Exercise aim: Give back exactly the line that contains "kingdom: Animalia" and all the lines after it in the records below, to the very last, with no other output.

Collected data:
.....
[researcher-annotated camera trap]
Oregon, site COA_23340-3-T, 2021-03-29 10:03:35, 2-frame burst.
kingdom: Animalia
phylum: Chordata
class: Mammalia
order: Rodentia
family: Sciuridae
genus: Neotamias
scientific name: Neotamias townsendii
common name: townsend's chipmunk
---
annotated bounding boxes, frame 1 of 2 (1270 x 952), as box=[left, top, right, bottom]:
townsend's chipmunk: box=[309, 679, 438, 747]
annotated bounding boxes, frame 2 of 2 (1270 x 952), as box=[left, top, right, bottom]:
.....
Result of this exercise:
kingdom: Animalia
phylum: Chordata
class: Mammalia
order: Rodentia
family: Sciuridae
genus: Neotamias
scientific name: Neotamias townsendii
common name: townsend's chipmunk
---
annotated bounding boxes, frame 1 of 2 (1270 x 952), as box=[left, top, right, bottom]:
townsend's chipmunk: box=[309, 679, 438, 747]
annotated bounding boxes, frame 2 of 2 (1270 x 952), as box=[left, top, right, bottom]:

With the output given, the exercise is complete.